____ Excerpted text

Having been thrust into the limelight at the Stadium of Light, our hero finds himself planning how to take down a disgraced former England manager. Merry Christmas, one and all.
Most people hope to spend their Christmas Day with their family, opening presents, sharing turkey and stuffing and watching the Queen give her speech. Unfortunately, the only speech I can focus on is the pre-match team talk I am giving on Boxing Day, away to Crystal Palace.
The formalities with the press, the chairman and the assistant out of the way, I go scouting for information to see just how much of a mess we are in. In terms of league position, it could be worse. We sit two points from safety, with our next opponents Palace hovering in 17th. I can just imagine Sam Allardyce smugly chuckling away at us from above, a thought I’m sure we’re all uncomfortable with.
When I open the team report, things become less encouraging. We’re 20th in goals conceded, 16th in goals scored, and bottom on goal difference. We lack strength, leadership and jumping ability, which may go some way to explaining our defensive woes. Oh, and we don’t work hard at all, which is encouraging for a manager staring down the barrel of relegation…
So Palace away, then. There are just two names who automatically take their place in the starting eleven based largely on their real-life performances, Jordan Pickford and Jermain Defoe. Close behind them is the one-man yellow card machine Lee Cattermole, to whom I give the captain’s armband, hoping he can lead us to the paradise of safety.

________

Tasks:
A - Write out the football management passage word for word between "Having been thrust" and "to Crystal Palace.", inclusive.
B - Carry the football management passage forward from its final sentence.

____ Extracted data

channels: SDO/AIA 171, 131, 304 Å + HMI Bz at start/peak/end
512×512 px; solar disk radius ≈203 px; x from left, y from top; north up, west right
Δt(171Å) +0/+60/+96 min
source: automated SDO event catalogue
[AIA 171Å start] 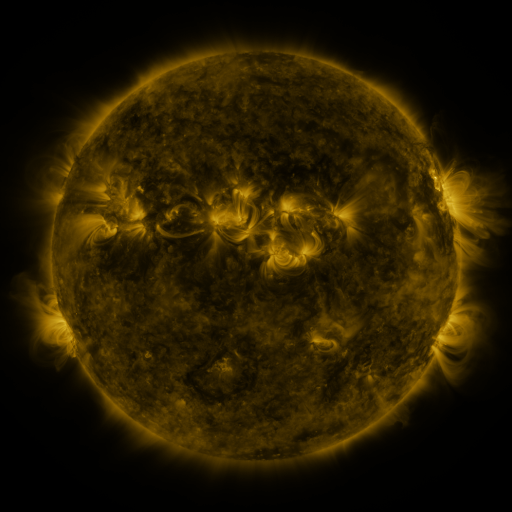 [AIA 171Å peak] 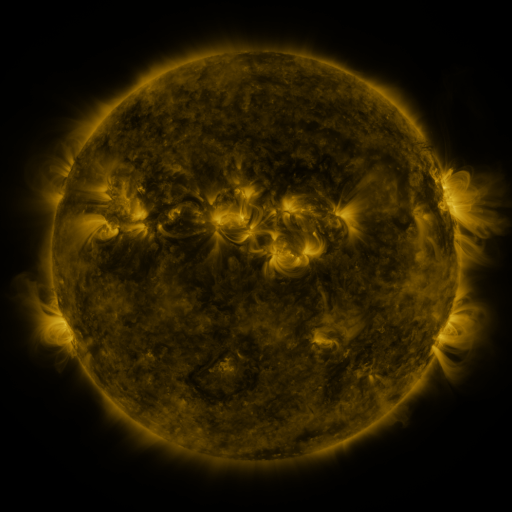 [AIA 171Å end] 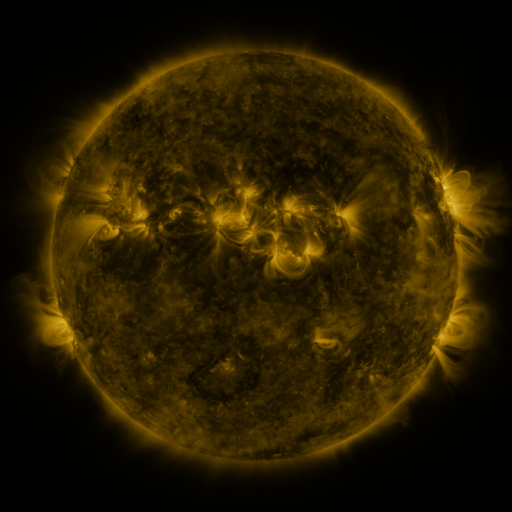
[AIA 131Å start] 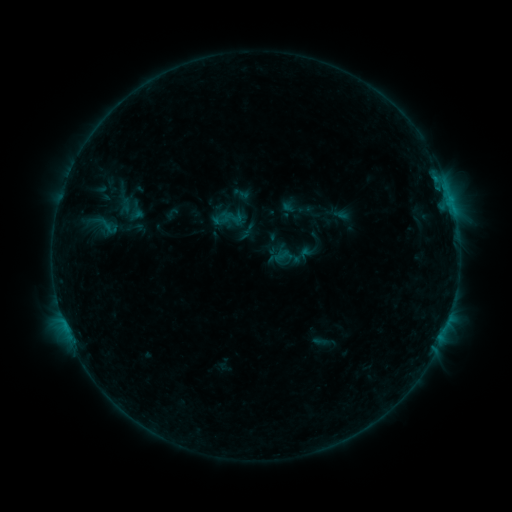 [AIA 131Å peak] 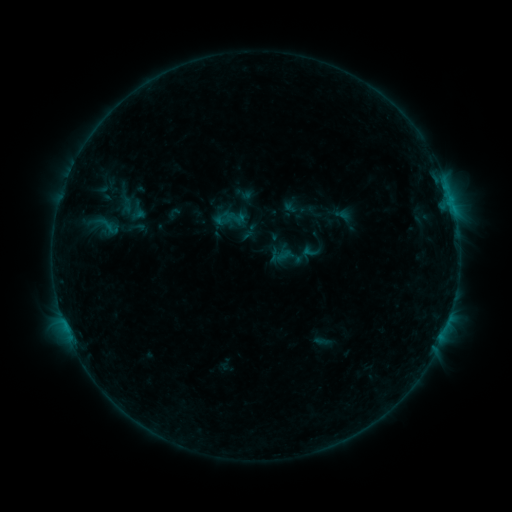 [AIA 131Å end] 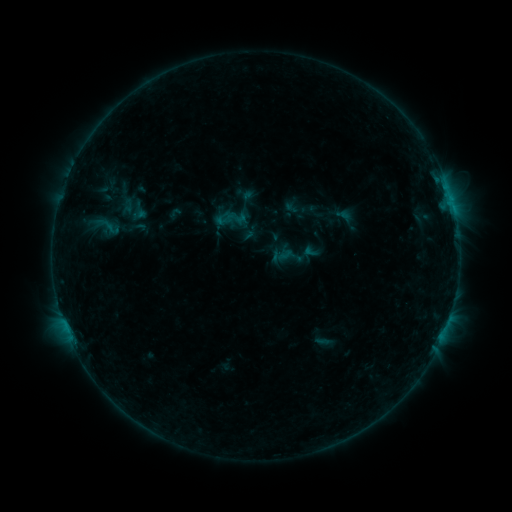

________

Task responses:
A -
Having been thrust into the limelight at the Stadium of Light, our hero finds himself planning how to take down a disgraced former England manager. Merry Christmas, one and all.
Most people hope to spend their Christmas Day with their family, opening presents, sharing turkey and stuffing and watching the Queen give her speech. Unfortunately, the only speech I can focus on is the pre-match team talk I am giving on Boxing Day, away to Crystal Palace.

B -
We set up with a counter-attacking mindset in a 4-1-4-1 approach, with Cattermole looking to break the legs of anyone that comes near the defensive line. There’s no room for fancy tricks or positive gameplans here. We are point-based mercenaries, this is Fixer Football. We are one. We are Sunderland.
Except for Jessica. She can do one.
I knew it would be hard, don’t get me wrong. We started without a fit first-team left back. In comes the man, the myth, the legend, Tom Robson. I certainly never thought this would be a cakewalk. That’s why we took the largest bus we could find to Selhurst Park, that’s why when we took an early lead through a Jack Rodwell worldie, I didn’t flinch, not even a single muscle flickered in response. This hope wouldn’t stick around for long. It was fleeting, a glimpse of happiness.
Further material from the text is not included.